Она подтянула ноги на кресло, обхватила колени руками и замерла. Колльберг ждал. Ему пришлось ждать минут пятнадцать, и за все это время она ни разу не посмотрела на него. Наконец она подняла глаза.
– Ну, я тебя слушаю.
– Как ты себя чувствуешь?
– Не лучше, но немножечко по‑другому. Можешь спрашивать. Я отвечу на любые вопросы. Я только одно хочу знать.
– Что именно?
– Ты обо всем мне рассказал?
– Нет, – ответил Колльберг, – но сейчас я это сделаю. Я вообще пришел сюда потому, что не верю в официальную версию, будто бы Стенстрём случайно оказался одной из жертв убийцы‑психопата. И независимо от твоих заверений, что он не изменял тебе, или как там это называется, и причин этой твоей уверенности, я не думаю, что он оказался в автобусе просто так, для собственного удовольствия.
– А ты как считаешь?
– Что ты с самого начала была права. Когда говорила, что он работал. Что он чем‑то занимался, по службе, как полицейский; что он по каким‑то причинам не говорил об этом ни тебе, ни нам. Возможно, например, что он давно за кем‑то следил, и этот человек в отчаянии убил его. Лично я, естественно, считаю эту версию маловероятной. – После короткой паузы Колльберг добавил: – Оке очень хорошо умел следить. Ему это нравилось.
– Я знаю, – сказала она.
– Следить можно двумя разными способами, – продолжал Колльберг. – Можно ходить за кем‑нибудь так, чтобы тот этого не замечал и чтобы можно было разгадать его намерения. Либо делать это совершенно открыто, чтобы привести в отчаяние человека, за которым ведется слежка, вывести его из себя, чтобы он сам себя выдал. И тем, и другим способами Стенстрём владел лучше кого‑либо из нас.
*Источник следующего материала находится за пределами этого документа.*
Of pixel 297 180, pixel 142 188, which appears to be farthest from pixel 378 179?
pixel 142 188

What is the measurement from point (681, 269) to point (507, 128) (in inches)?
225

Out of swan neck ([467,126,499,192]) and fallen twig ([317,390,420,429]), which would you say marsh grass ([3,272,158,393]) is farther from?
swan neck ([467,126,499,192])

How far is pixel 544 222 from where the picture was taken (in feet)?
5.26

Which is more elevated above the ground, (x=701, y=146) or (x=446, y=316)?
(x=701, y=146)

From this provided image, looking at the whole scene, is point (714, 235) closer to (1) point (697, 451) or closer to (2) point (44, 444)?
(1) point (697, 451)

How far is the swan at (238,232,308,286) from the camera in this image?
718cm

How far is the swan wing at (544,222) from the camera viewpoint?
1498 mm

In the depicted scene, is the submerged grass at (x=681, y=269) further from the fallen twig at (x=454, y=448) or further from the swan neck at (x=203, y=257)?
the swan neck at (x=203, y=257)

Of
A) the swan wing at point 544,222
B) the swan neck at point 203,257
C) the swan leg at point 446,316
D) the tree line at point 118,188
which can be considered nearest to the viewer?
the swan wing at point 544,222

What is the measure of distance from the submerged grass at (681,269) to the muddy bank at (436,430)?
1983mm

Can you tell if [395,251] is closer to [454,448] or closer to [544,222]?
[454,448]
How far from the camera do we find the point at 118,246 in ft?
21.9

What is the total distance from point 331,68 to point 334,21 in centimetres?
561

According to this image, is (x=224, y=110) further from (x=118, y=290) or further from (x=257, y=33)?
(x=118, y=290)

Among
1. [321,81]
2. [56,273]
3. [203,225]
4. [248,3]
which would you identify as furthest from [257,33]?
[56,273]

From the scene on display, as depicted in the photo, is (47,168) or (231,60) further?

– А кроме тебя, кто‑нибудь еще придерживается такого же мнения? – спросила Оса.
– Да. По крайней мере, Мартин Бек и Меландер. – Колльберг потер шею и добавил: – Но в этих моих рассуждениях много слабых мест. Не стоит больше тратить на них время.
– Ну, так что же ты хочешь знать?
– Я и сам толком не знаю. Нам нужно кое‑что уточнить. Мы не все понимаем. Что ты, например, имела в виду, когда говорила, что в последнее время он предпочитал ходить с пистолетом, что ему это нравилось? В последнее время?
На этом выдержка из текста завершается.